Bringing young people into their information field is important for media houses as it helps maintain audience continuity. More broadly, citizens' media literacy is necessary for the functioning of democracy. While young people realize that news is important, practical obstacles crop up: the content and subject matter of news is considered boring and negative.
If the aim is to involve young people in the media space, we should change the definition of news, broaden the range of available topics, emphasize storytelling and technical quality, a recent experimental research paper by Marju Himma-Kadakas and Raul Ferrer-Conill found.
Merely going after form by involving influencers and using social media tricks will not prove fruitful in reaching young people, the authors suggest. "Such attempts usually amount to what young people call cringe," Himma-Kadakas admits.
Hard news just bad news
Himma-Kadakas and Ferrer-Conill suggest that news organizations are often under the illusion that they are producing innovative content that is a good fit for social media and speaks to young people. That is usually not the case. It often turns out upon closer inspection that recent efforts haven't been worth the time or money spent.
The tip of the involvement spear should instead be aimed at fundamental reforms and finding a key that matters to young people.
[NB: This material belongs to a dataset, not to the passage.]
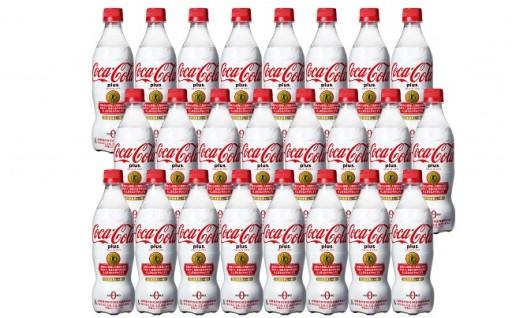 H033 コカ・コーラ プラス 470mlPET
Otherwise, the content will simply constitute information noise to be avoided or ignored.
Their research suggests that news stories centered around politicians and what they do on a daily basis could be tempered with topics that matter to the young generation, such as climate change, mental health and wellbeing.
While the latest generation loves a shorter format, they also like a longer narrative and convincing storytelling. Simply finding that everything is wrong and jumping to another topic where the conclusion is the same does not inspire young people to delve deep.
Himma-Kadakas suggests that interviews tend to concentrate on opinion leaders and on-call commentators, while experts in narrower fields should be given a lot more airtime.
Low quality does not fly
The paper also reveals that young people are used to video content sporting a high production quality and are therefore very sensitive to quality. Any media house that thinks social media does not require a proper effort and tries to wing it only works to undermine its own credibility.
Because their peers are capable of producing quality audio and video, young people feel that professional media houses should not fall short. "News content is worth young people's time as long as it sports a high quality, the video is short and the topic of interest," Himma-Kadakas says, trying to sum a recipe for involving youths.
For the purposes of the study, the authors created video clips that used different techniques of relaying information, varied in terms of audio and video quality, as well as genre. What the clips had in common was attempting to communicate news content as a YouTuber would. The videos were shown to youths with whom focus group interviews were later conducted.
The links to the videos can be found in Marju Himma-Kadakas and Raul Ferrer-Conill's article "Is news engagement worthwhile?: Studying young audiences' engagement with YouTuber-like news content" published in Nordicom Review.